**TASK:** Render each of the items below as a string in a JSON list, one string per line and no entries for blank lines. Leave the pictures out of the list.

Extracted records
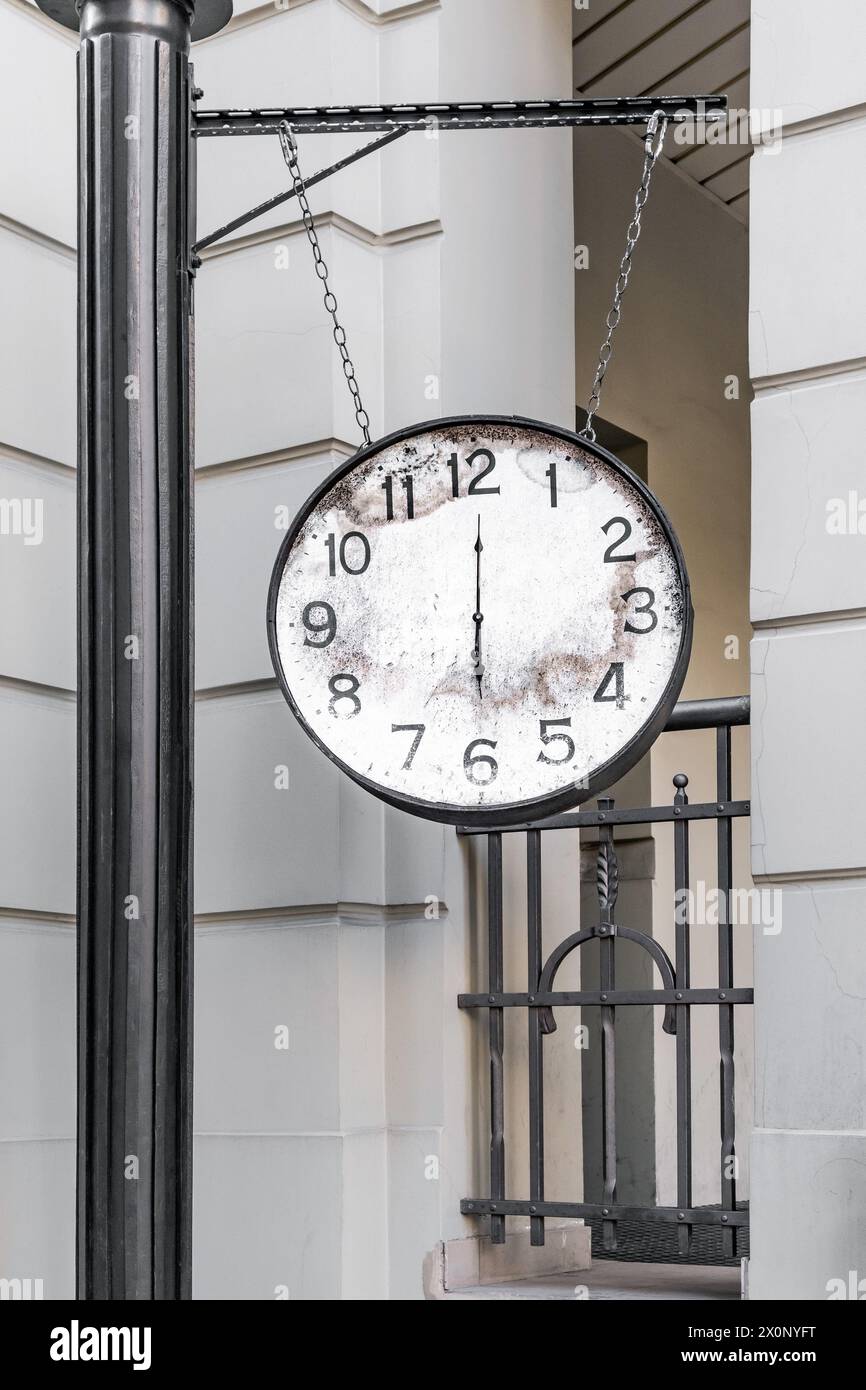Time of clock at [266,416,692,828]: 6:00
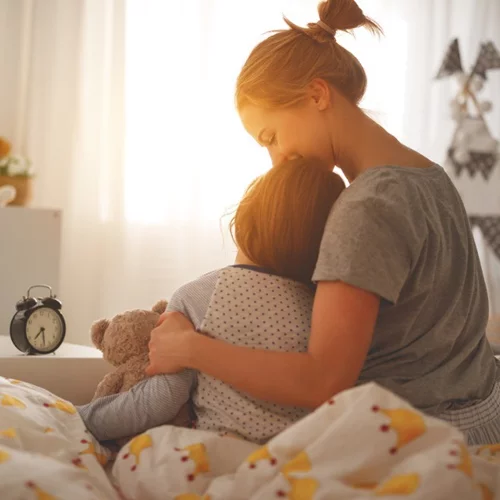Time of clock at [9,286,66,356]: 7:28
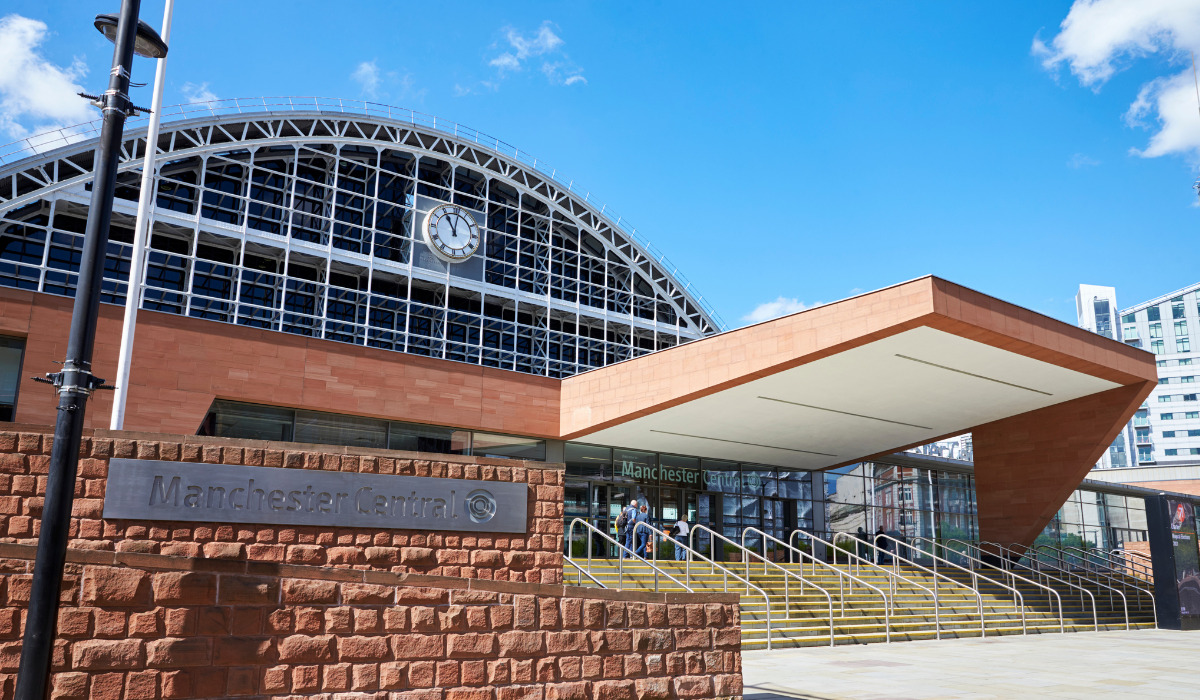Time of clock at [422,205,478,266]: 11:01
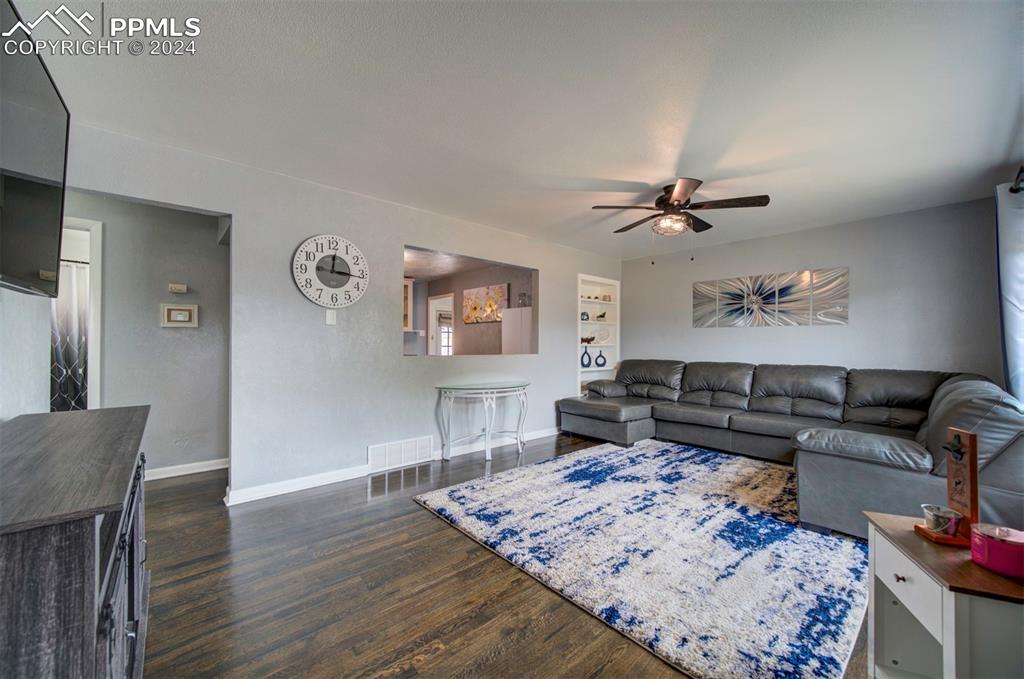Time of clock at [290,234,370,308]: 12:16
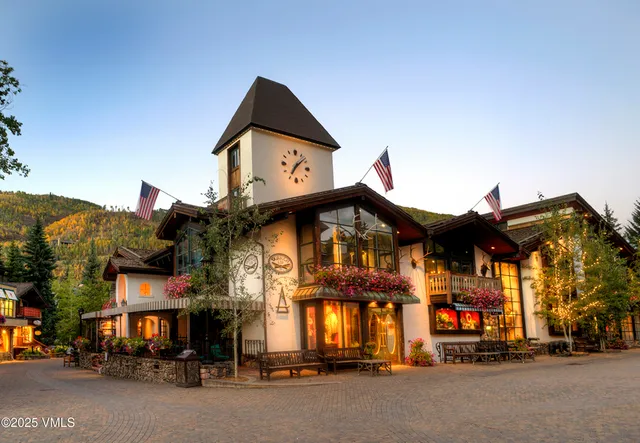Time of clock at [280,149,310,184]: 7:08
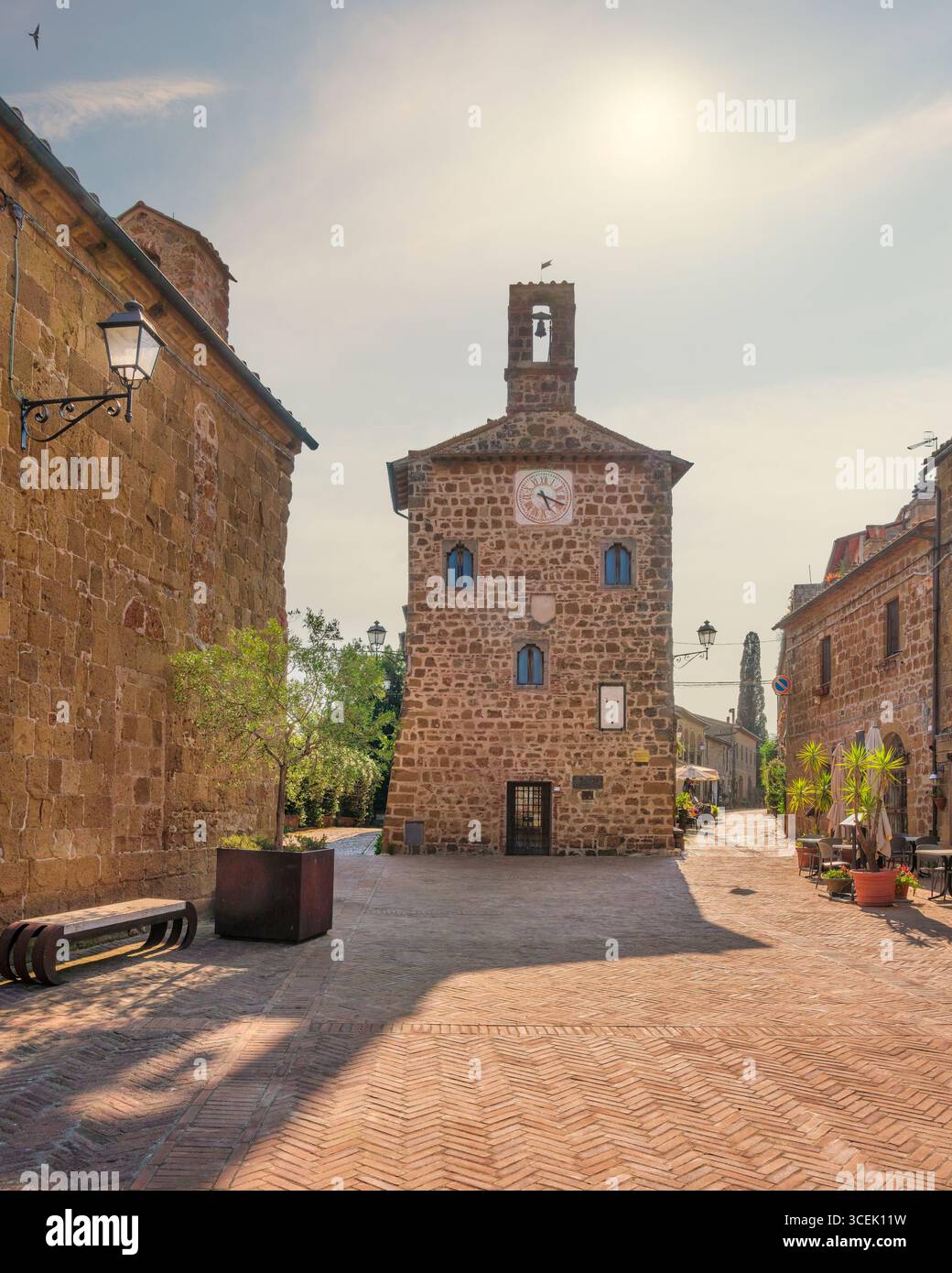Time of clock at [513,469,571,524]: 5:18
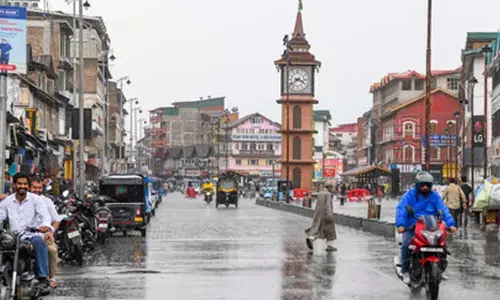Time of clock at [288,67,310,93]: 3:39
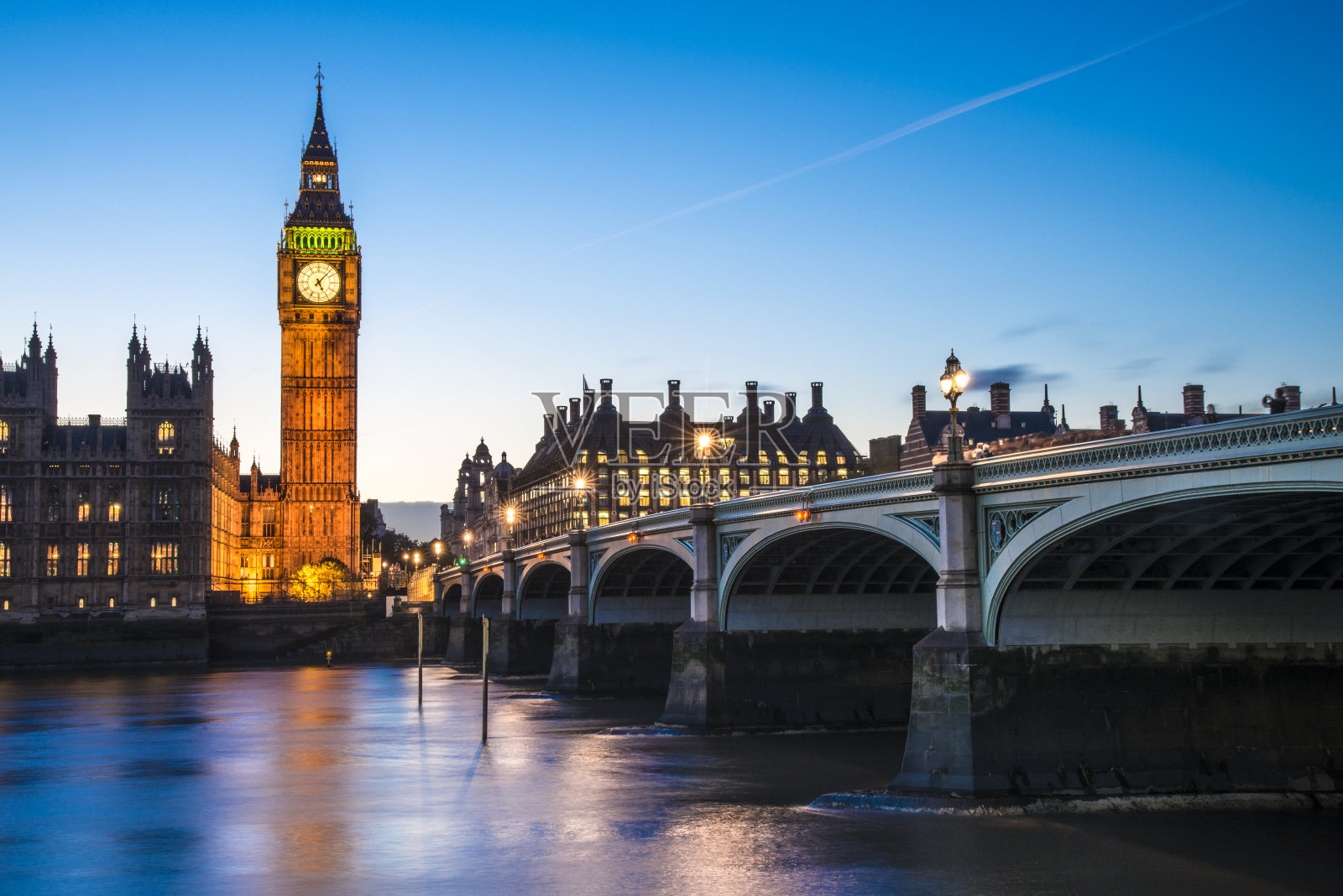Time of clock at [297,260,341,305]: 5:07
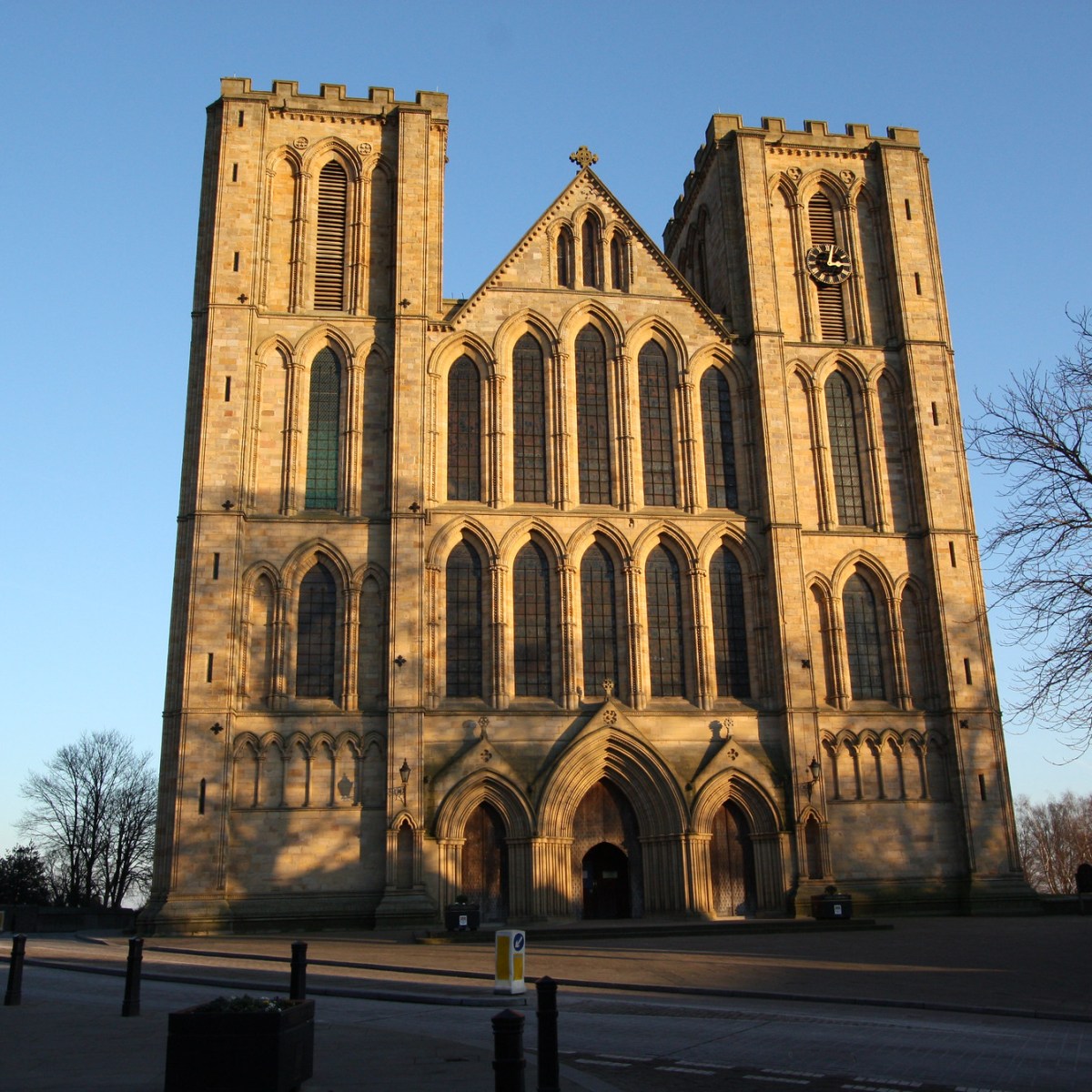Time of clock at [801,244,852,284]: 3:02
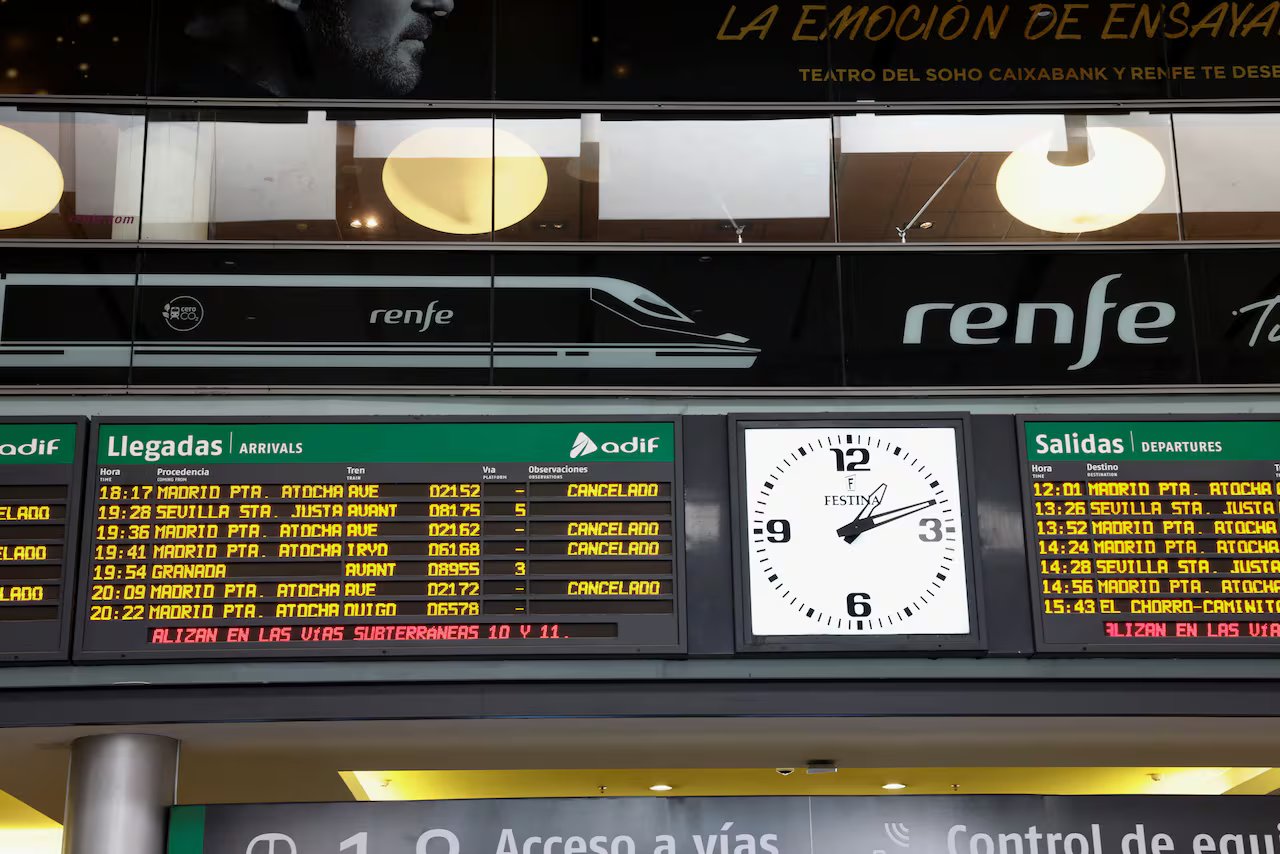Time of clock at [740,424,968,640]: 1:11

**ANSWER TO THE PROBLEM:**
[
  "Time of clock at [266,416,692,828]: 6:00",
  "Time of clock at [9,286,66,356]: 7:28",
  "Time of clock at [422,205,478,266]: 11:01",
  "Time of clock at [290,234,370,308]: 12:16",
  "Time of clock at [280,149,310,184]: 7:08",
  "Time of clock at [513,469,571,524]: 5:18",
  "Time of clock at [288,67,310,93]: 3:39",
  "Time of clock at [297,260,341,305]: 5:07",
  "Time of clock at [801,244,852,284]: 3:02",
  "Time of clock at [740,424,968,640]: 1:11"
]